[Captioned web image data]
□ □ □

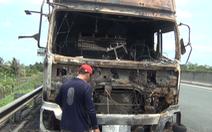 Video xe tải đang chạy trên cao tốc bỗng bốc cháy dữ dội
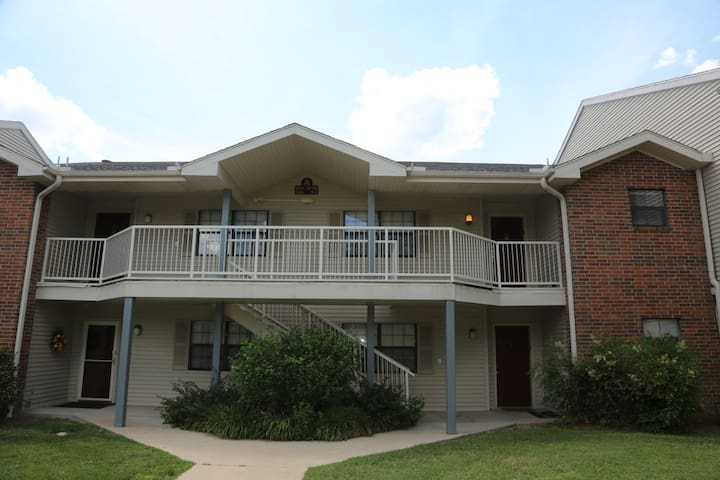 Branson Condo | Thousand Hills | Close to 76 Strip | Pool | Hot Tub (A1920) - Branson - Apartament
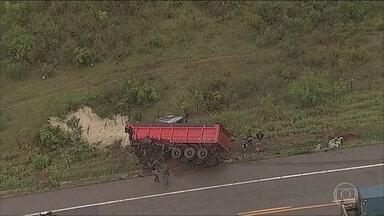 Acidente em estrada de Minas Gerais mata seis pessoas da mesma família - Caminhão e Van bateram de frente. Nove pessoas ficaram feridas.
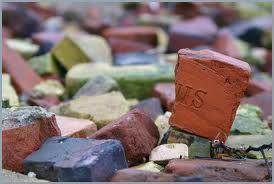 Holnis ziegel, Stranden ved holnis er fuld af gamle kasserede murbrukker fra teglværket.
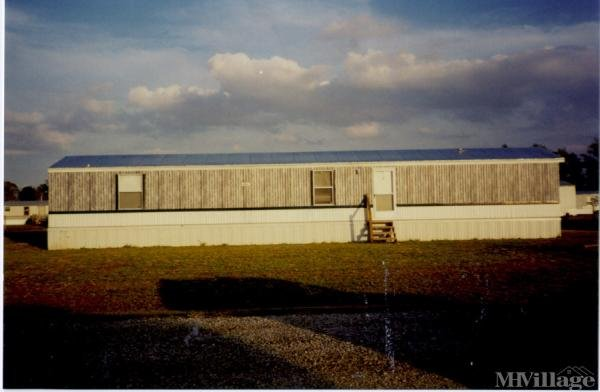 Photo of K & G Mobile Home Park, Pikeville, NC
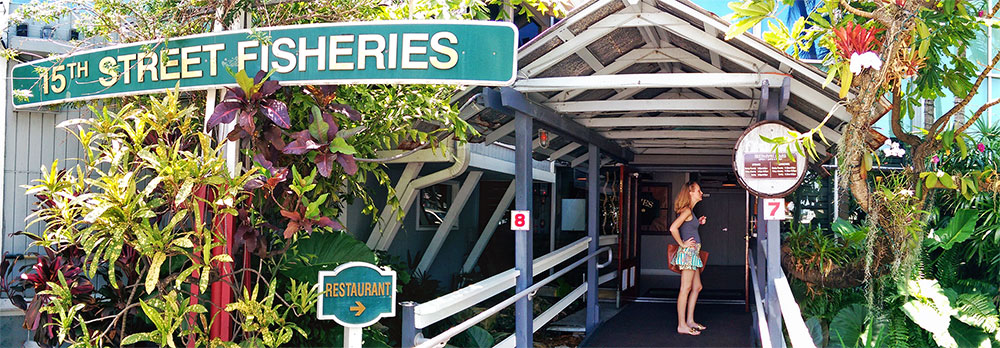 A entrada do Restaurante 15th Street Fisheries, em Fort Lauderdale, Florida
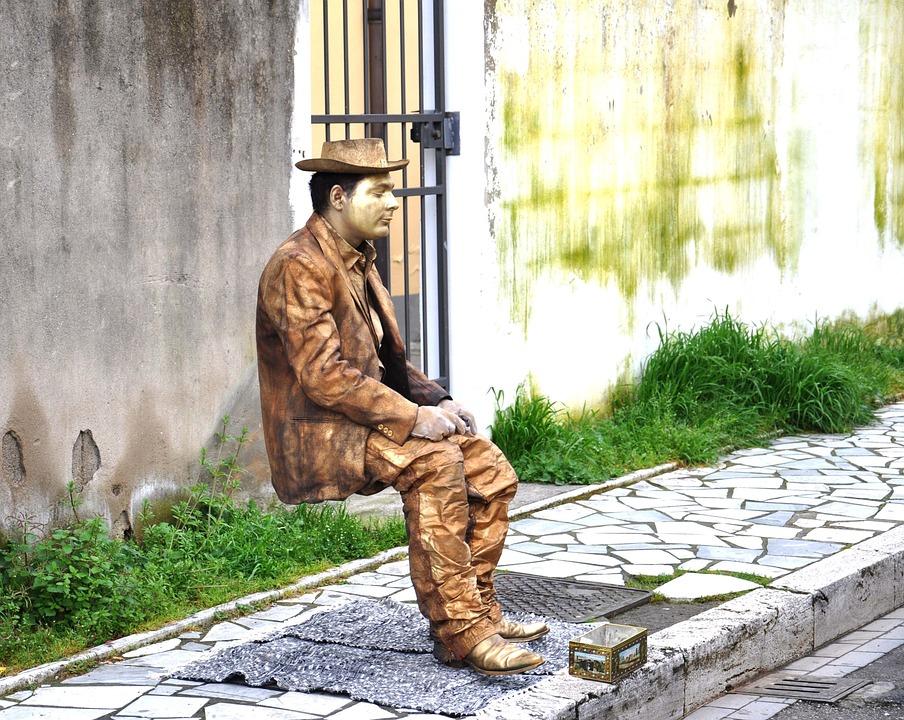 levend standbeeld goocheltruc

□ □ □

» **What this task involves**: Please output all of the entries above exactly, but without any picture.

» **Task result**:
 Video xe tải đang chạy trên cao tốc bỗng bốc cháy dữ dội
 Branson Condo | Thousand Hills | Close to 76 Strip | Pool | Hot Tub (A1920) - Branson - Apartament
 Acidente em estrada de Minas Gerais mata seis pessoas da mesma família - Caminhão e Van bateram de frente. Nove pessoas ficaram feridas.
 Holnis ziegel, Stranden ved holnis er fuld af gamle kasserede murbrukker fra teglværket.
 Photo of K & G Mobile Home Park, Pikeville, NC
 A entrada do Restaurante 15th Street Fisheries, em Fort Lauderdale, Florida
 levend standbeeld goocheltruc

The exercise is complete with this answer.